- [AIM]: Reproduce the material word for word, starting at the line containing "Is [137,481] at" and ending at the line containing "Result: the fox's nose at point 437,432", with both of those lines included.
--- Start ---
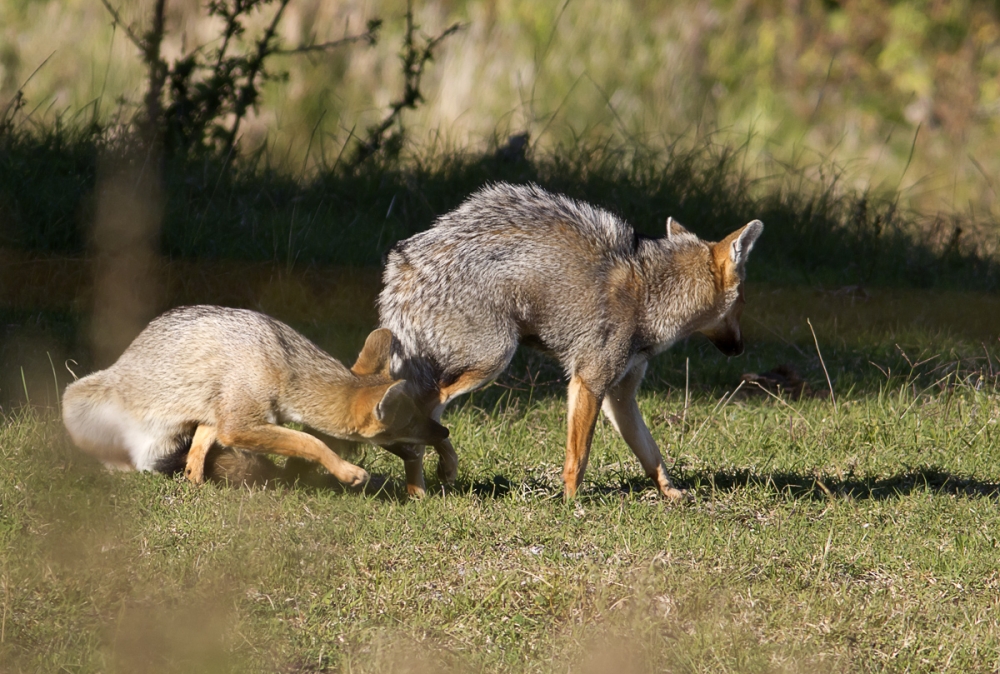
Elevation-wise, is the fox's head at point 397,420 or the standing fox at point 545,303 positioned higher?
the standing fox at point 545,303

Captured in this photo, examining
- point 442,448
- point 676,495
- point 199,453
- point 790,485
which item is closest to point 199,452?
point 199,453

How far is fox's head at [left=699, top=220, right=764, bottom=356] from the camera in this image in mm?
5227

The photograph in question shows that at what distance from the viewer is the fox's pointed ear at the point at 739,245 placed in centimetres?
520

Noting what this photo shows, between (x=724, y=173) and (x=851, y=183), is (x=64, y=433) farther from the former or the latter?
(x=851, y=183)

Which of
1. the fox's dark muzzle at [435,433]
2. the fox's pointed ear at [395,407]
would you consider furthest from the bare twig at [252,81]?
the fox's dark muzzle at [435,433]

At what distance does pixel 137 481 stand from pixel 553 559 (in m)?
1.80

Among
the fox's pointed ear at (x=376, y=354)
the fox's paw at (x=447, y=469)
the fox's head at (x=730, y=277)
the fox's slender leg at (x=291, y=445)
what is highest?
the fox's head at (x=730, y=277)

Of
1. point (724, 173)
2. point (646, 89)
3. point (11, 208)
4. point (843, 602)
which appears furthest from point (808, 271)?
point (11, 208)

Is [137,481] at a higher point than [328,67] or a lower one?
lower

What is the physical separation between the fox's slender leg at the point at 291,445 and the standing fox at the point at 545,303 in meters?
0.36

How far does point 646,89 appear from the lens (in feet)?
40.1

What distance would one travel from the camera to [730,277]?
5.30m

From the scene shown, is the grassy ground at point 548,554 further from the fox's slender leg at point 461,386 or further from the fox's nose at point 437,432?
Result: the fox's nose at point 437,432

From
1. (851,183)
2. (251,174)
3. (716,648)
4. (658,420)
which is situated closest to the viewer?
(716,648)
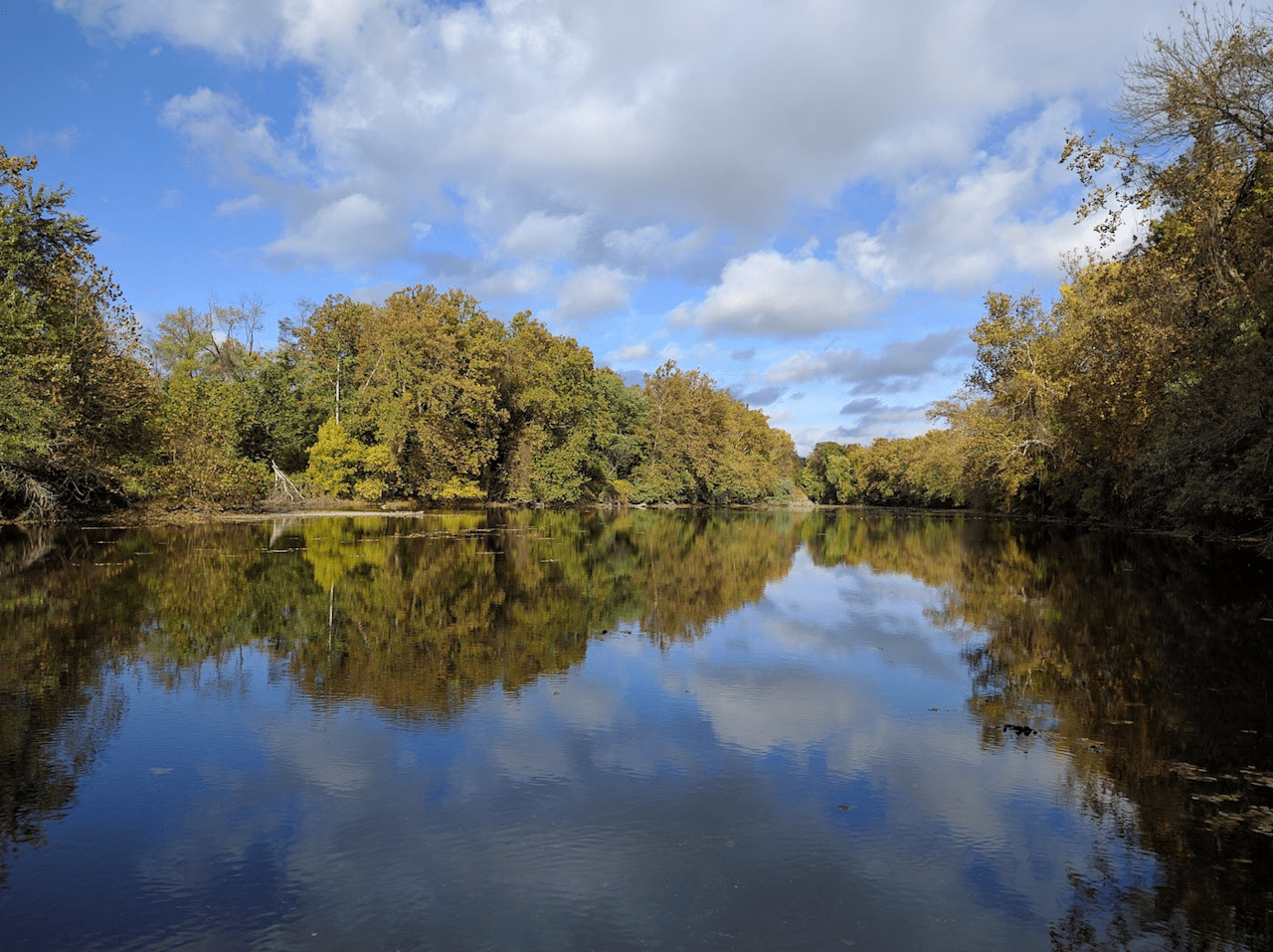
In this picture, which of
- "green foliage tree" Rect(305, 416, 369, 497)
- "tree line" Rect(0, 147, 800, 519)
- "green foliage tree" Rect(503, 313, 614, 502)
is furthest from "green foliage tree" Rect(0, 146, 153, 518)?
"green foliage tree" Rect(503, 313, 614, 502)

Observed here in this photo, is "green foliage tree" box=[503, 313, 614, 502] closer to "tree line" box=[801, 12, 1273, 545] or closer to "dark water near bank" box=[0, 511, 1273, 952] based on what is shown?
"tree line" box=[801, 12, 1273, 545]

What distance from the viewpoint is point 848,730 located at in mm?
7320

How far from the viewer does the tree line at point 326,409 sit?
26.2 m

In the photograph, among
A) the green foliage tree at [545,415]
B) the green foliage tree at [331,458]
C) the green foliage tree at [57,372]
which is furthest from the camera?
the green foliage tree at [545,415]

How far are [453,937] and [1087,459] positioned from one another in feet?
136

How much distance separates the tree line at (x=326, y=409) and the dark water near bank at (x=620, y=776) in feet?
54.7

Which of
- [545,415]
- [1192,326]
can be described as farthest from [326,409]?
[1192,326]

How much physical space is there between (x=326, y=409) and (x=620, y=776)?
47761 mm

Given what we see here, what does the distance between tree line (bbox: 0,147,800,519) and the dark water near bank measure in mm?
16679

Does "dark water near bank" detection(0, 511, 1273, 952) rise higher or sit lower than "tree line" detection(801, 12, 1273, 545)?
lower

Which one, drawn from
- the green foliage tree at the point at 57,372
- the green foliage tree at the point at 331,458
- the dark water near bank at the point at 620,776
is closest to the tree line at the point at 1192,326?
the dark water near bank at the point at 620,776

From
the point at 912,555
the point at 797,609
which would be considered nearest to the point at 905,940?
the point at 797,609

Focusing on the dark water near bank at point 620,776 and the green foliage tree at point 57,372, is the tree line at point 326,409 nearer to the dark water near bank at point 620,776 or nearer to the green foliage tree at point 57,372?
the green foliage tree at point 57,372

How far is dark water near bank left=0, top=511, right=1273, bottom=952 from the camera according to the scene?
4.14 meters
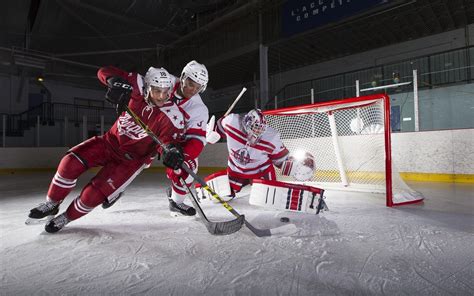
--- End ---
- [ANSWER TO THIS PROBLEM]:
Is [137,481] at a higher point than [328,67] or a lower one?
lower

What is the physical separation between the fox's slender leg at the point at 291,445 and the standing fox at the point at 545,303 in meters?
0.36

How far does point 646,89 appear from the lens (in feet)?
40.1

What distance would one travel from the camera to [730,277]?
5.30m

From the scene shown, is the grassy ground at point 548,554 further from the fox's slender leg at point 461,386 or further from the fox's nose at point 437,432?
Result: the fox's nose at point 437,432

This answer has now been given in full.